下にある三国志の文章によると、196年1月に曹操に降伏したのは誰ですか。

本文:
<<<<
正史三国志を読む

正史三国志を読んだ感想やメモなど

董承と萇奴が曹洪軍を阻んだ、とは?

195年、呂布を破り兗州を平定した曹操
年末に豫州の陳国へと転進。
袁術が置いた陳相の袁嗣を降伏させた(196年1月)。


195年の時点で陳王国は滅んでいた(197年ではなく)、
というのが前回の記事での推測である。


このあとの曹操の動向である。


三国志魏書武帝紀:
建安元年春正月,太祖軍臨武平,袁術所置陳相袁嗣降。
太祖將迎天子,諸將或疑,荀彧、程昱勸之,乃遣曹洪將兵西迎,
衞將軍董承與袁術將萇奴拒險,洪不得進。
汝南、潁川黃巾何儀、劉辟、黃邵、何曼等,眾各數萬,初應袁術,又附孫堅
二月,太祖進軍討破之,斬辟、邵等,儀及其眾皆降。天子拜太祖建德將軍,
夏六月,遷鎮東將軍,封費亭侯。
秋七月,楊奉、韓暹以天子還洛陽,奉別屯梁。太祖遂至洛陽,衞京都,暹遁走。


・1月、袁嗣を降伏させる。
・天子を迎えに曹洪を送るが、董承と萇奴に妨害される。
・2月、汝南、潁川黃巾を討伐。
>>>>
提供資料:
<<<<
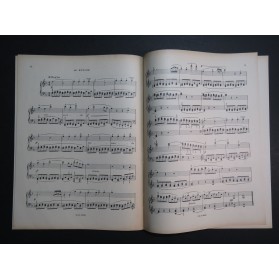 CZERNY Charles Etudes de la Petite Vélocité op 636 Piano 1938
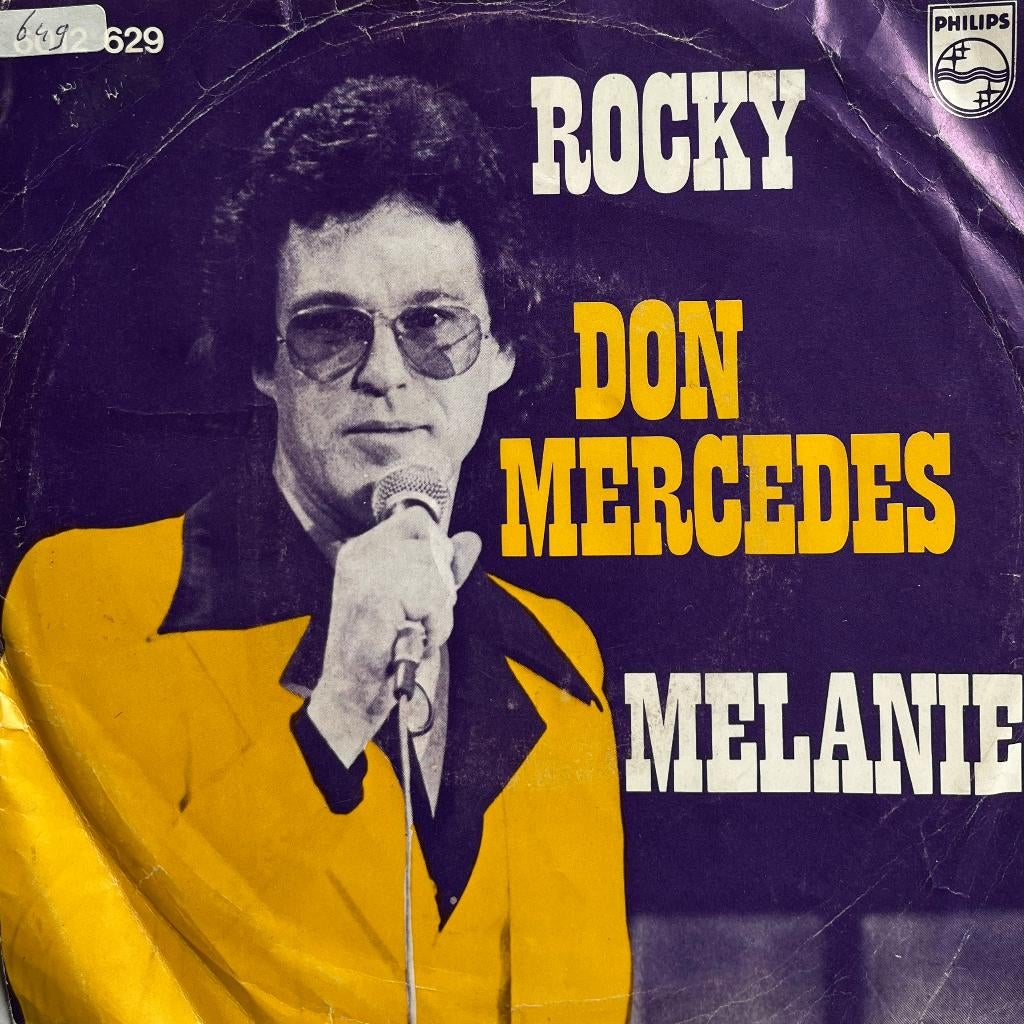 Don Mercedes - Rocky, Gebruikt, 7 inch, Single, Ophalen of Verzenden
>>>>
解答欄:
袁術が置いた陳相の袁嗣です。